Phillips v Walsh (1990) 20 NSWLR 206
Re Porteous [1949] VLR 383
Re Wilcox; ex parte Venture Industries (1996) 141 ALR 727
Smith v Permanent Trustee Australia (Unreported, 24 June 1992, Young J)
Todorovic v Moussa (2001) 53 NSWLR 463
Trawl Industries v Effem Foods (1992) 27 NSWLR 326
Wentworth v Wollahra Municipal Council (No. 2) (1982) 149 CLR 672PARTIES: Hudson Investment Group Limited (ACN 004 683 729) (Plaintiff)
Australian Hardboards Limited (ACN 088 183 420) (First Defendant)
Hudson Timber Products Limited (ACN 081 809 814) (Formerly called Hudson Timber & Hardware Limited) (Second Defendant)
AH Bremer Park Pty Limited (ACN 098 657 188) (Third Defendant)
Bruce William McLeod (Fourth Defendant)
Peter Cecil Holland (Fifth Defendant)FILE NUMBER(S): SC 50066/04
COUNSEL: Mr WG Muddle (Plaintiff)
Mr CR Newlinds SC, Mr PT Newton (First to Third Defendants)

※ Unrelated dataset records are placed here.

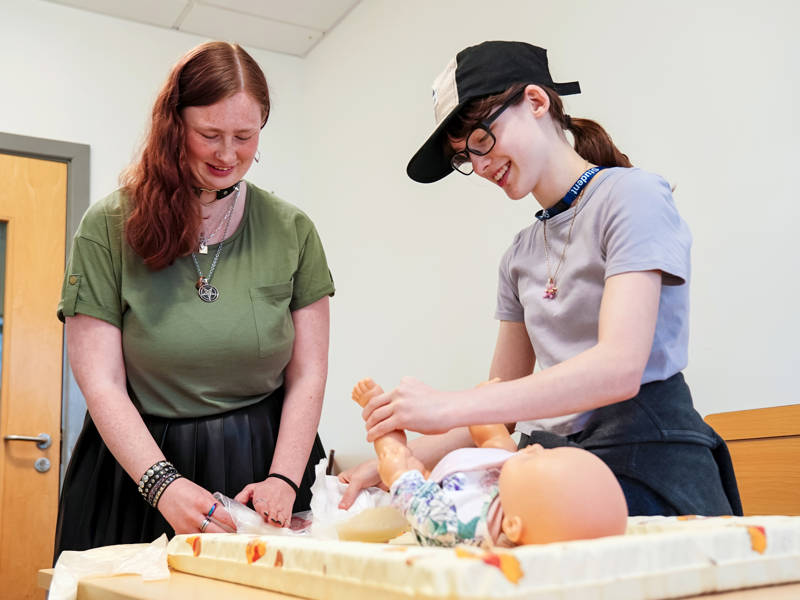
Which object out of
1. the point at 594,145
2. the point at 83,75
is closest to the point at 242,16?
the point at 83,75

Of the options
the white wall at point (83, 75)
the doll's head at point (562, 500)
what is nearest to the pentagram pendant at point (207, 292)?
Result: the doll's head at point (562, 500)

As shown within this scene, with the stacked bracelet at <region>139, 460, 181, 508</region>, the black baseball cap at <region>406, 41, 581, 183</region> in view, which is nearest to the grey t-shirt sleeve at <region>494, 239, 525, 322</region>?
the black baseball cap at <region>406, 41, 581, 183</region>

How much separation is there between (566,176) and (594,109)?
120cm

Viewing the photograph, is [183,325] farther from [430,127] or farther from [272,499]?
[430,127]

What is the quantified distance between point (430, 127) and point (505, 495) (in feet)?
8.00

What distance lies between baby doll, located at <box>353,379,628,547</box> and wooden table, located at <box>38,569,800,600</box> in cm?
11

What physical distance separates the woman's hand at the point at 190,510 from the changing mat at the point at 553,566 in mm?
364

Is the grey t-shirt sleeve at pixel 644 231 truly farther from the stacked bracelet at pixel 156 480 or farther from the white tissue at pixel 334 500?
the stacked bracelet at pixel 156 480

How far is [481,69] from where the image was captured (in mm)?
1146

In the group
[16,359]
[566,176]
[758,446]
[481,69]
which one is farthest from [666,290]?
[16,359]

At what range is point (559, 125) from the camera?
1216mm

Dr AS Bell (Fourth and Fifth Defendants)SOLICITORS: Deacons (Plaintiff)
Coudert Brothers (First to Third Defendants)
Ebsworth & Ebsworth (Fourth and Fifth Defendants)
LOWER COURT JURISDICTION:
IN THE SUPREME COURT
OF NEW SOUTH WALES
EQUITY DIVISION
COMMERCIAL LIST
Einstein J
Tuesday 13 September 2005 ex tempore
Revised 15 September 2005
50066/04 Hudson Investment Group Limited v Australian Hardboards Limited & Ors
JUDGMENT
Content of reserved judgment
1 Following the delivery of the reserved judgement [2005] NSWSC 716 the attention of the Court has been drawn by the plaintiff to the following matters be found in judgment:
· the reference made in paragraph 129 to Mr Johnson as having been put forward by the plaintiff as a computer specialist in support of the plaintiffs allegation that particular minutes of meetings were altered;
· the references in paragraphs 180, 190 and 191 to Mr Farey not having been required for cross-examination by the defendants and to his uncontested affidavit evidence
2 Additionally to these matters I have noticed a typographical error in the third line of paragraph 5 where Mr Holland is described as the first defendant: he was of course the fifth defendant.

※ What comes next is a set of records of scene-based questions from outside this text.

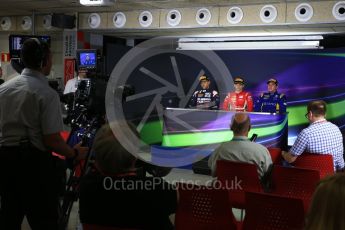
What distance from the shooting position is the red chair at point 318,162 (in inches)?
137

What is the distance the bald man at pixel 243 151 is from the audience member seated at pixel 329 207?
2.04 m

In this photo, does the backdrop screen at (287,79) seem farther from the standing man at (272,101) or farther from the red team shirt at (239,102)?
the red team shirt at (239,102)

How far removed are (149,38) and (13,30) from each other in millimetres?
3300

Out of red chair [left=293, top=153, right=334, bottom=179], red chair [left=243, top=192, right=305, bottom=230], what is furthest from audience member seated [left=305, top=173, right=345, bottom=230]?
red chair [left=293, top=153, right=334, bottom=179]

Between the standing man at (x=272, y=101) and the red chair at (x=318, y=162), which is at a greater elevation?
the standing man at (x=272, y=101)

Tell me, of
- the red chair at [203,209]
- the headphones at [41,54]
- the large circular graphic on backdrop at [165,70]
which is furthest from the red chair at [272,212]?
the large circular graphic on backdrop at [165,70]

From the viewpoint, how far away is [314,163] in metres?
3.59

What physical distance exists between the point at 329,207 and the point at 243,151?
6.96ft

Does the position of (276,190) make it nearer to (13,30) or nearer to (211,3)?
(211,3)

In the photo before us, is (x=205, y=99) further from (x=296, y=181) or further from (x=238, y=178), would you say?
(x=296, y=181)

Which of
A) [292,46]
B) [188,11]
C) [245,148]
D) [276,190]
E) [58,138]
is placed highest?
[188,11]

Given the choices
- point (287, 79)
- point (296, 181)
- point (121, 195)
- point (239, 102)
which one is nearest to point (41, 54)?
point (121, 195)

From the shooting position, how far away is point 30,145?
217 cm

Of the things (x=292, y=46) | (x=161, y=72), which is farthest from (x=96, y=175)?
(x=161, y=72)
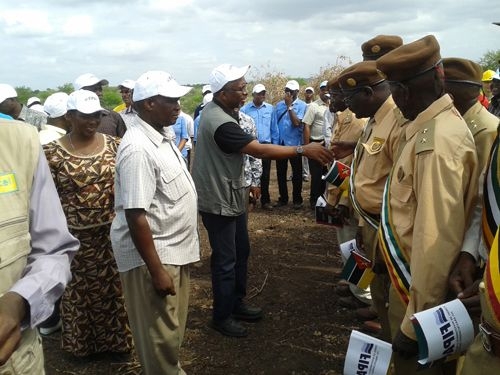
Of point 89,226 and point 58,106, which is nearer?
point 89,226

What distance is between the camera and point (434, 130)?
2002mm

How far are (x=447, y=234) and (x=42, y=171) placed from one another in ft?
4.96

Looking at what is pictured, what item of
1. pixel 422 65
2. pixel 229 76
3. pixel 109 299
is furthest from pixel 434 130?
pixel 109 299

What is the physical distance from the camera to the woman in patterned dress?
11.0 feet

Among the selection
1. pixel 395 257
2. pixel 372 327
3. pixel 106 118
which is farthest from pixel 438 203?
pixel 106 118

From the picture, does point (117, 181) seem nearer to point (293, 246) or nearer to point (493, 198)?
point (493, 198)

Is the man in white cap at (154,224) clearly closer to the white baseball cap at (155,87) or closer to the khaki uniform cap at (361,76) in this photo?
the white baseball cap at (155,87)

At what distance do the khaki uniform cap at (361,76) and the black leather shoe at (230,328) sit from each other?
210cm

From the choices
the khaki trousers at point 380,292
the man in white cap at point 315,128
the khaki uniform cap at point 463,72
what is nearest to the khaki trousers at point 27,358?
the khaki trousers at point 380,292

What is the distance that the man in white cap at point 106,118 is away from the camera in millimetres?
4855

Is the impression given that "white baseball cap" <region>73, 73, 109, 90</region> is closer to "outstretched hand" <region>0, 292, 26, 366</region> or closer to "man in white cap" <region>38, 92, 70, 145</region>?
"man in white cap" <region>38, 92, 70, 145</region>

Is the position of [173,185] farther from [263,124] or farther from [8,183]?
[263,124]

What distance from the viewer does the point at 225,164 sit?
3639 mm

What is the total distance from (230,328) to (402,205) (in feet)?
7.49
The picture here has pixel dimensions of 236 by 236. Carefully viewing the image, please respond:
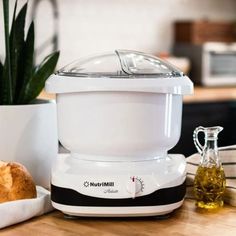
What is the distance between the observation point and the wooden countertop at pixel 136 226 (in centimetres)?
98

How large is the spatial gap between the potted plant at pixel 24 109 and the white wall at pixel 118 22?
2141mm

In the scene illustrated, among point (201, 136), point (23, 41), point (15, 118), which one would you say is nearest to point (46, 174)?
point (15, 118)

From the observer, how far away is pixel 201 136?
3.18 meters

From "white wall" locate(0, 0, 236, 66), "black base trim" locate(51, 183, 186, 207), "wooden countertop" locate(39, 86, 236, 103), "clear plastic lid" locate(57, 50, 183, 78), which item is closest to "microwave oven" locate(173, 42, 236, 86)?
"wooden countertop" locate(39, 86, 236, 103)

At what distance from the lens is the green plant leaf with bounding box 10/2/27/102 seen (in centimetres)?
128

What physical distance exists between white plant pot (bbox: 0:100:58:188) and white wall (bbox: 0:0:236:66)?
→ 2.22 meters

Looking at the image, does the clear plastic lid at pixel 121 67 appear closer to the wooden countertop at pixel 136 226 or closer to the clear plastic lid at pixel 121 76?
the clear plastic lid at pixel 121 76

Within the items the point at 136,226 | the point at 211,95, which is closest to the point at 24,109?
the point at 136,226

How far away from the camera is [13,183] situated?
105cm

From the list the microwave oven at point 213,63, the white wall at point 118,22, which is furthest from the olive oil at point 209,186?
the microwave oven at point 213,63

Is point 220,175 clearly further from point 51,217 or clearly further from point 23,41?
point 23,41

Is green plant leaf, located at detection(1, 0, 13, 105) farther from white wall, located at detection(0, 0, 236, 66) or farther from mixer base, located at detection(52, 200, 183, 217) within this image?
white wall, located at detection(0, 0, 236, 66)

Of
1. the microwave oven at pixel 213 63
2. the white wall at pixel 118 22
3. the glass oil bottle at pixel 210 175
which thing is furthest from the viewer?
the microwave oven at pixel 213 63

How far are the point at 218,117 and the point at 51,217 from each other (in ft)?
8.27
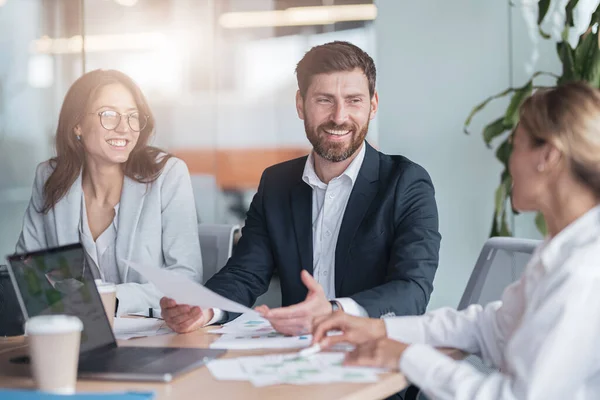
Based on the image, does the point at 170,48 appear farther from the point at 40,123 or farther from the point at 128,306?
the point at 128,306

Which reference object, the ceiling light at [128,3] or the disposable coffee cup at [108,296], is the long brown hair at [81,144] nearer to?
the disposable coffee cup at [108,296]

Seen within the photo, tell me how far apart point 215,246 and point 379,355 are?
1.38 m

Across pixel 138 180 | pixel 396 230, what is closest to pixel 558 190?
pixel 396 230

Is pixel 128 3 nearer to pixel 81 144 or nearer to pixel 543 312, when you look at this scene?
pixel 81 144

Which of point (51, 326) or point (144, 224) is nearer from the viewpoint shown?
point (51, 326)

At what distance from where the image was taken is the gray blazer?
2738 mm

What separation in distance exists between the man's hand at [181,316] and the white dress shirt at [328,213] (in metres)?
0.57

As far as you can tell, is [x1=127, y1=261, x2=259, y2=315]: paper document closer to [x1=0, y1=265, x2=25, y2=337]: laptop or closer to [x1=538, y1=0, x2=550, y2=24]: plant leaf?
[x1=0, y1=265, x2=25, y2=337]: laptop

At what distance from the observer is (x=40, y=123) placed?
4.50 m

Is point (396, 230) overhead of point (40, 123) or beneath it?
beneath

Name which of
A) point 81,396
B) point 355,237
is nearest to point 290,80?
point 355,237

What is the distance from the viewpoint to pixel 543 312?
1.36 m

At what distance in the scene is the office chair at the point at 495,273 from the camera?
212 centimetres

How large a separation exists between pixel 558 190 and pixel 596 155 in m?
0.10
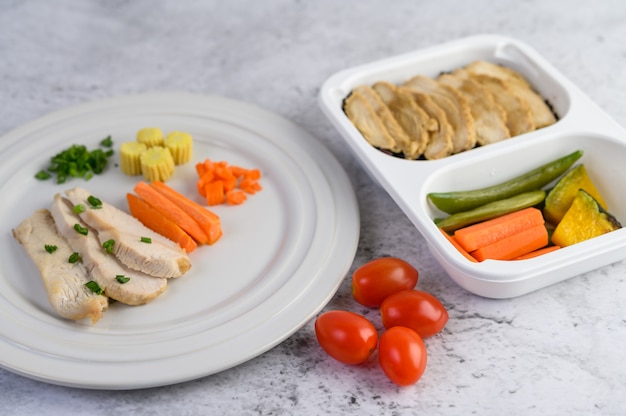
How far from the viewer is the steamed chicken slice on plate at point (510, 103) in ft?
12.2

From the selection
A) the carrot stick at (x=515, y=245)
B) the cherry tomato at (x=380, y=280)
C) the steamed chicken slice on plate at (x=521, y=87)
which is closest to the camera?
the cherry tomato at (x=380, y=280)

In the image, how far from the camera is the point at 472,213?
132 inches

Principles as to corrections
3 It is of course clear that prior to final orders being handed down the court may correct typographic errors and further may correct obvious inaccuracies as long as the substance of the reasons is not altered and no finding is interfered with. If authority for this proposition be required it is to be found in Todorovic v Moussa (2001) 53 NSWLR 463 at [46]-[48] per Beazley JA, with whose judgment Powell JA agreed and Sperling J substantially agreed.

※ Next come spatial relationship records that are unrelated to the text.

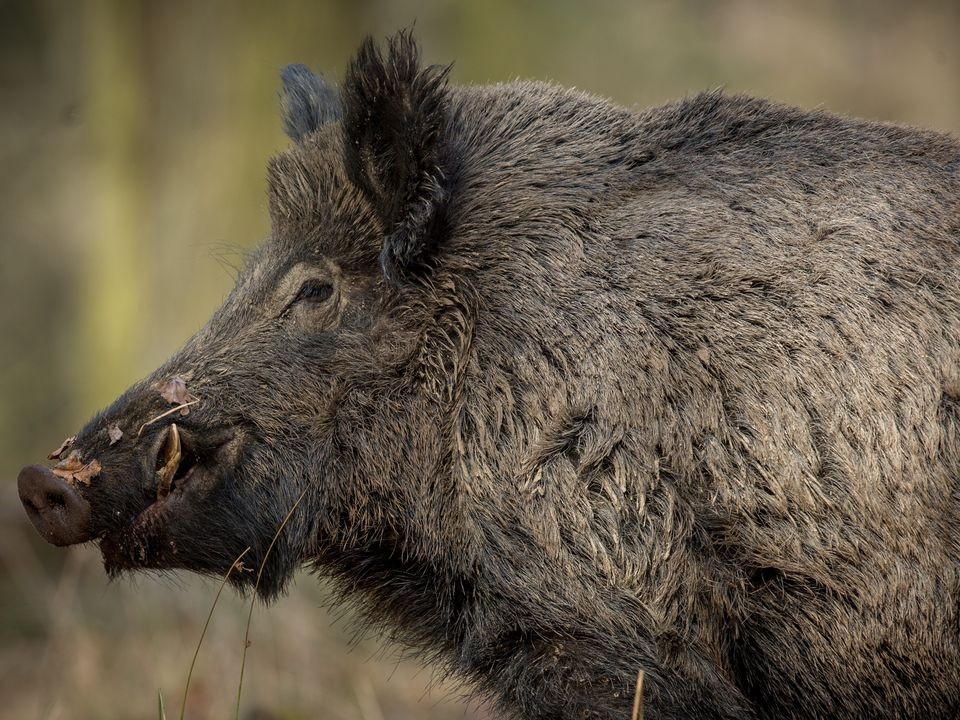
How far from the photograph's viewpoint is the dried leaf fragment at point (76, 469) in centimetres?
364

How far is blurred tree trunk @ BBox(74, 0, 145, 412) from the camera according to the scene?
10188mm

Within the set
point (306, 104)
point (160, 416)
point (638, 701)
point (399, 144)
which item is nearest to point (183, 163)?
point (306, 104)

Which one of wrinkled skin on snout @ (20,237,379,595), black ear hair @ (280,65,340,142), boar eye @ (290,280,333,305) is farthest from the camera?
black ear hair @ (280,65,340,142)

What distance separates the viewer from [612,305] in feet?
12.1

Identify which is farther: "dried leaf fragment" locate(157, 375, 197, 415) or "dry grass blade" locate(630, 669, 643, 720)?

4 In each circumstance it is clearly necessary for the Court to make clear precisely what corrections are being made so that, should there be some aspect in respect of which the court may not have had power to make the corrections, any appellate rights of either party in that regard will be preserved. I intend to proceed accordingly.
Third line of paragraph 5
5 Plainly enough the third line of paragraph 5 requires to be corrected to correct the typographic error.
References to Mr Johnson
6 Mr Johnson was in fact put forward by the defendants and not by the plaintiff and was put forward in support of the defendants denial of the proposition that the subject minutes had been altered by Mr McLeod. It seems to me appropriate within the above described principles to direct that in the place of paragraph 129 the following should be substituted:
"Before proceeding further it is appropriate to shortly deal with the evidence given by Mr Johnson put forward by the defendant as a computer specialist in denial of the plaintiffs allegation that particular minutes of meetings said to have been held many months earlier were altered by Mr McLeod on 27 August 2001."
References to Mr Farey
7 Clearly enough Mr Farey was shortly cross-examined [cf transcript 79-85]. It was incorrect to suggest that he had not been required to be cross-examined.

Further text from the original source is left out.